Консервативный ренессанс стал реакцией на эти перемены. Тогда как для одних они открывали новые возможности, другие видели в них гибель знакомого мира.

Новый мир стал миром глобальной видимости, и, заглянув друг другу в окна, мы увидели глобальное неравенство. Неолиберальные свободы оказались свободами не для всех. Чтобы гей мог выйти замуж в Сан Франциско, где-то за тридевять земель вооруженные “миротворцы” должны были установить нефтяные вышки демократии. Прогресс в одних обществах оплачивается хаосом в других. “Либерализм для либералов, каннибализм для каннибалов”.

Рыночная конкуренция является не только причиной успехов неолиберального капитализма, но также причиной его системной неспособности выполнить своё гуманистическое обещание. Неравенство прошито в самой дизайне “свободного рынка”, чей гуманизм носит эксклюзивный характер, и реализуется исключительно в форме привилегии господствующего класса.

Соперничество не ведёт к содружеству. Соперничество – это иерархия, делящая людей на победителей и проигравших. “Таковы законы природы”, – говорят нам рыночные натуралисты, забывая, что вся история культуры – это попытка выйти из архаичного дарвинистского кошмара. Не удивительно, что итогом естественной иерархии становится расистское высокомерие к слабым, нищим, угнетённым.

Запад не посчитал, что Другому есть, что сказать, и у Другого есть чему поучиться. Продвигая свою модель мира “дикарям”, западные элиты руководствуются традиционной логикой крестоносцев, миссионеров, колониалистов, несущих “свет” тому, кого они не понимают, и хотят “облагородить” по своему образу и подобию.

Когда башни-близнецы Мирового Торгового Центра уходили под землю, вместе с ними уходил под землю наивный оптимизм западного человека, который до сих пор так и не понял, что насилие, жертвой которого он стал, было отражением его собственного насилия в отношении тех, кого он называет варварами.

3

Миллионы голодных бегут к чертогам Элизиума – в мир тех, кто соблазнил нас свободой, и теперь встречает нас запертыми границами и винтовками. Улыбка неолиберальной демократии обнажает стену белоснежных зубов, ограждающих царство сытых от нас. Сегодня они кричат нам: “пошли вон!”. И, вдруг, вспомнили про границы, которые сами всегда нарушали, чтобы “освободить” нас.

Западному человеку не нравится, что мы – Другие. Он всё представлял себе иначе. Предполагалось, что мы придём к нему изменившимися по его лекалам. Однако меняя нас, он как-то не спешит меняться сам – под воздействием нас.

Сегодня перемены – это мы. Традиционное общество разрушает не гей-парад, а миграция – смешение разных с разными. И потому хандрит не только Сирию и Сомали, а Германию, Британию, США... Мир национальных государств уходит в прошлое, и никакие супер-стены этот процесс уже не остановят. Происходящее на одном конце земного шара тут же отражается на всех остальных его концах. Уровень океана не учитывает высоту сапог пограничника.

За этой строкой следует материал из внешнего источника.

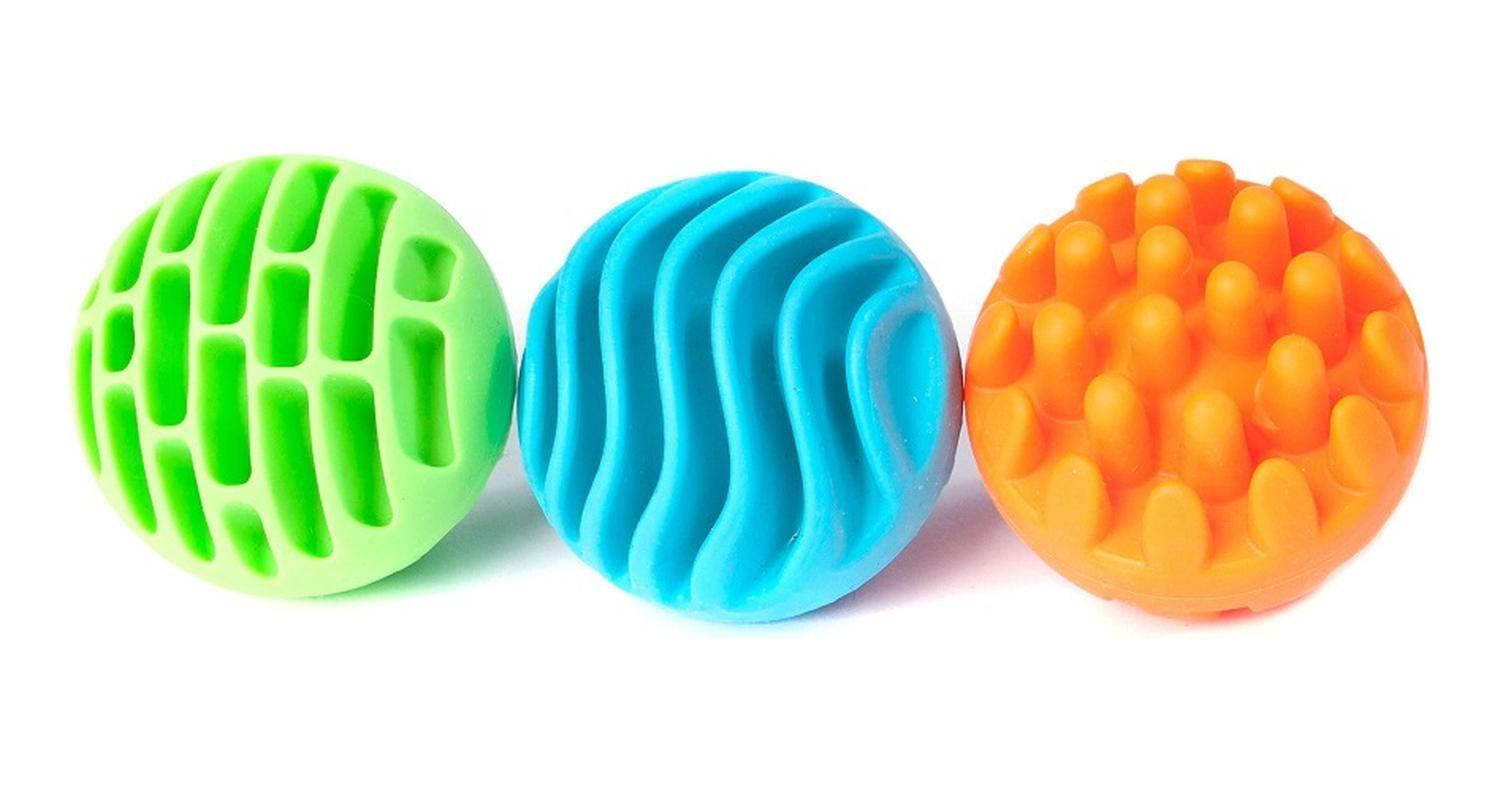 Sensory Rollers, Pelotas Sensoriales FatBrain Toys-2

Всё это я к тому, что всеобщая депрессия – закономерна. Либо глобальное потепление убедит человечество произвести новый универсалистский проект, в основу которого ляжет не “прогрессивная” конкуренция, а кооперация, ведомая даже не идеализмом, а прагматичным желанием выжить; либо сгинем в нашей последней дарвинистской оргии.

Лично я не спешу глотать по этому поводу таблетки. Быть может, потому, что люблю грозу. Чем гуще мрак, тем невозможнее бездействовать и прозябать. Кризис – это не только лихорадка, но и возможность. Всем кисло. И страшно. Поэтому классно. Трудно представить более благоприятные условия для революции воображения.